For the listing below, print exactly the lines from the line with "health care benefits" to the line with "Other Company Benefits/Perks", both included, and nothing beyond them.

──────────

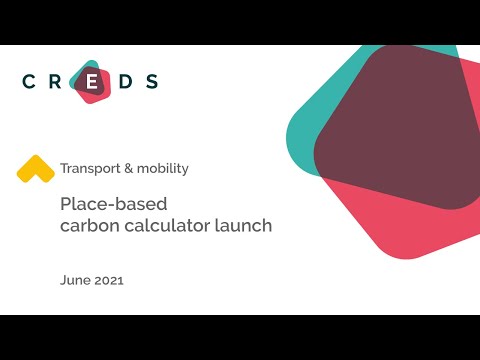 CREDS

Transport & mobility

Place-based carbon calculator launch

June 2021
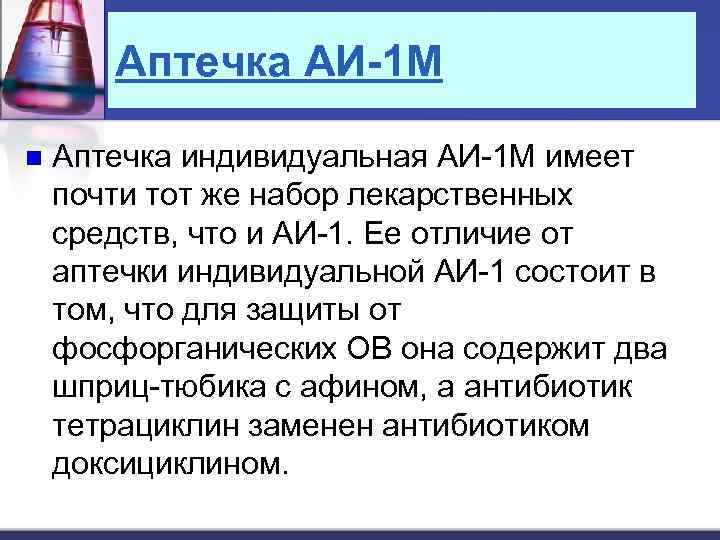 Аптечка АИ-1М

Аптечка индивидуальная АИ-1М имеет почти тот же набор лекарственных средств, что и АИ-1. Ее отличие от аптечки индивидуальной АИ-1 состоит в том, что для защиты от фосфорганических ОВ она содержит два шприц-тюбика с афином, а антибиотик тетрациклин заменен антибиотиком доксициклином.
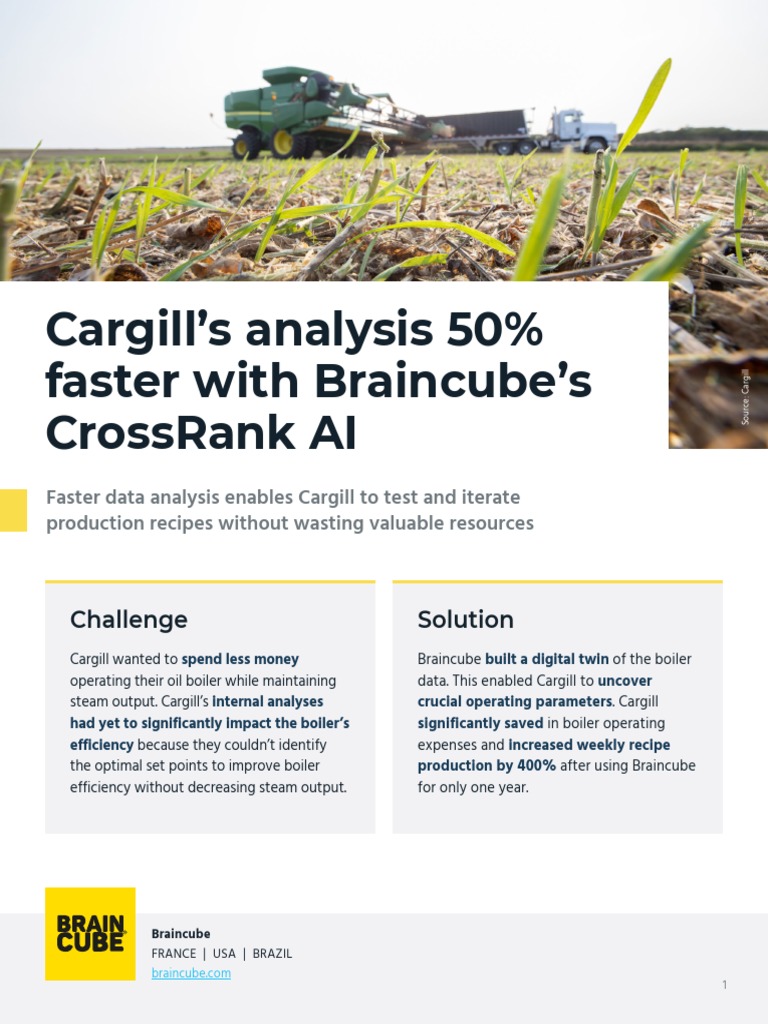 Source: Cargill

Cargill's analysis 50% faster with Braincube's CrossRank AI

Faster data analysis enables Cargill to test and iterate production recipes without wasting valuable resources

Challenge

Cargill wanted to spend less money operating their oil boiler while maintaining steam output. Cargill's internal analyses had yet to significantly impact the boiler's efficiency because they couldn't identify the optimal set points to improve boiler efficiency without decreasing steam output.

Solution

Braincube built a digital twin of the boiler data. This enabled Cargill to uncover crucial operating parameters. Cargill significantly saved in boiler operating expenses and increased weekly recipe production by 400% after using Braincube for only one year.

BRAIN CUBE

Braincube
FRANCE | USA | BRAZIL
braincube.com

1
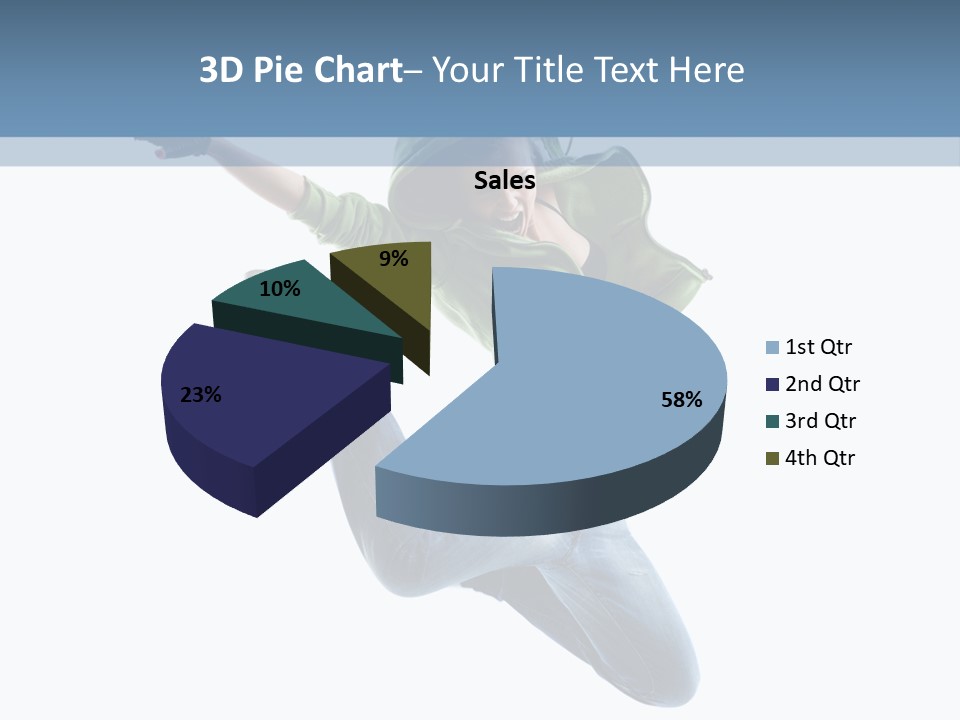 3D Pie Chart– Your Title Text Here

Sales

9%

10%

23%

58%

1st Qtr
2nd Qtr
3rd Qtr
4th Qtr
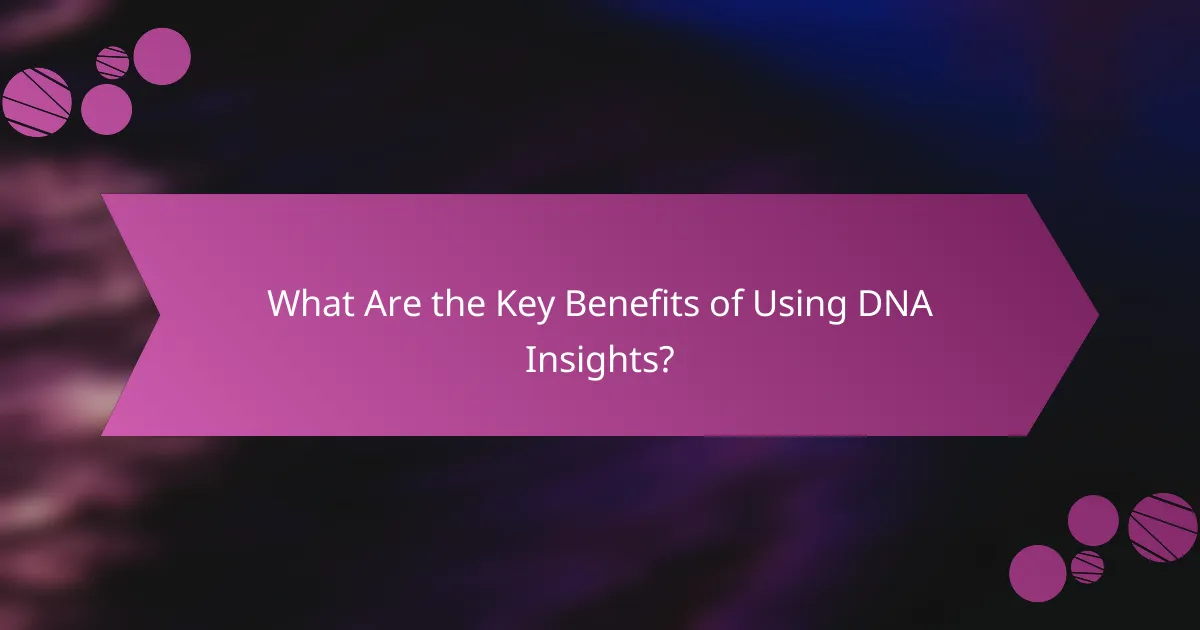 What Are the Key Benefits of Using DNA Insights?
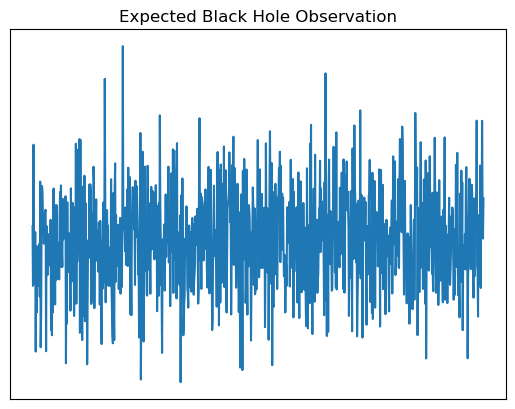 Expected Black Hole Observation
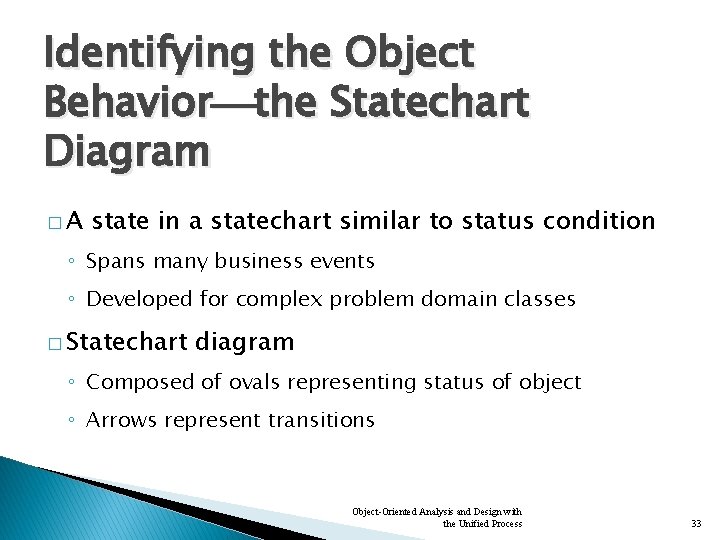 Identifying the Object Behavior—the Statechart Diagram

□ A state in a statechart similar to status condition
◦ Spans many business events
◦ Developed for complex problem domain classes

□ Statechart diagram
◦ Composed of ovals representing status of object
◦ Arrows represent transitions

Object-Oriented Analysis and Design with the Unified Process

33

──────────

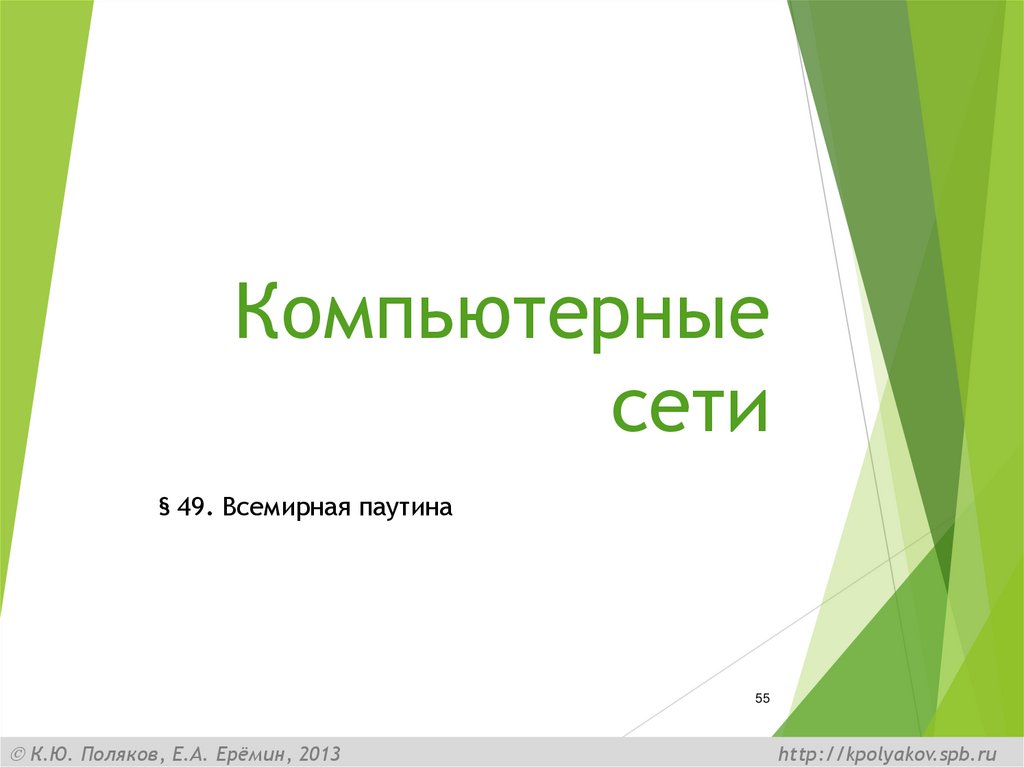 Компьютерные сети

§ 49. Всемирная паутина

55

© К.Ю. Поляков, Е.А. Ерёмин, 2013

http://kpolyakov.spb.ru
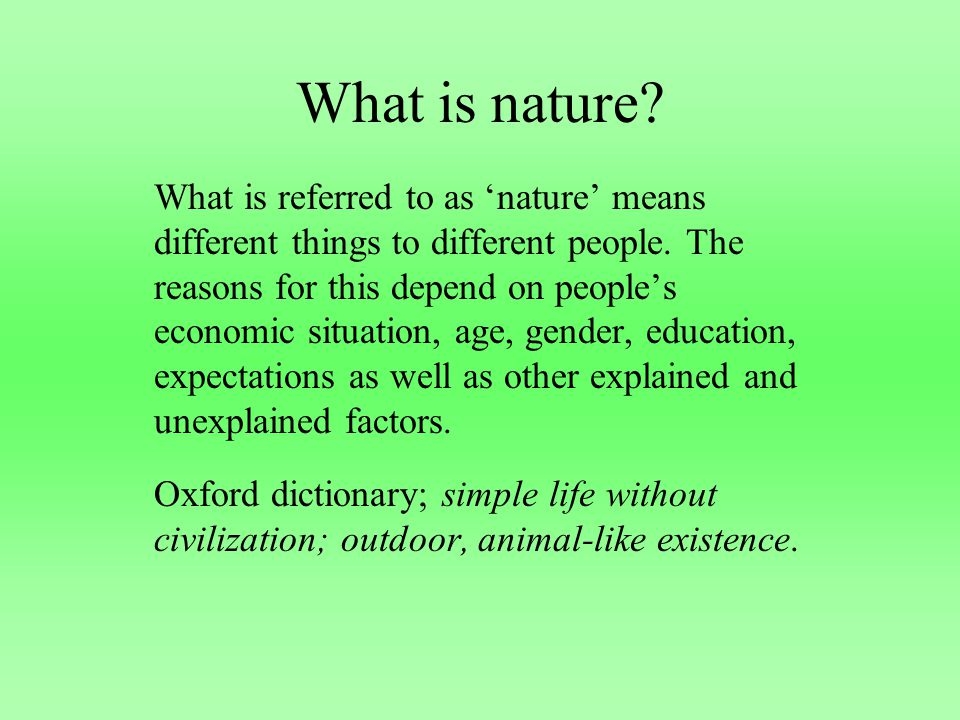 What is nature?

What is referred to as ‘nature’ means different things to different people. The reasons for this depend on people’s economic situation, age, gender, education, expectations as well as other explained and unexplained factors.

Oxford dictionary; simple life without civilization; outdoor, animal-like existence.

──────────

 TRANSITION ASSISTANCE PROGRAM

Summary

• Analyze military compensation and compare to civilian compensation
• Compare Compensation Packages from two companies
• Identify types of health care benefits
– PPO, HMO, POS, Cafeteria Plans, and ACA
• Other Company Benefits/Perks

──────────

> [Solution below]
• Identify types of health care benefits
– PPO, HMO, POS, Cafeteria Plans, and ACA
• Other Company Benefits/Perks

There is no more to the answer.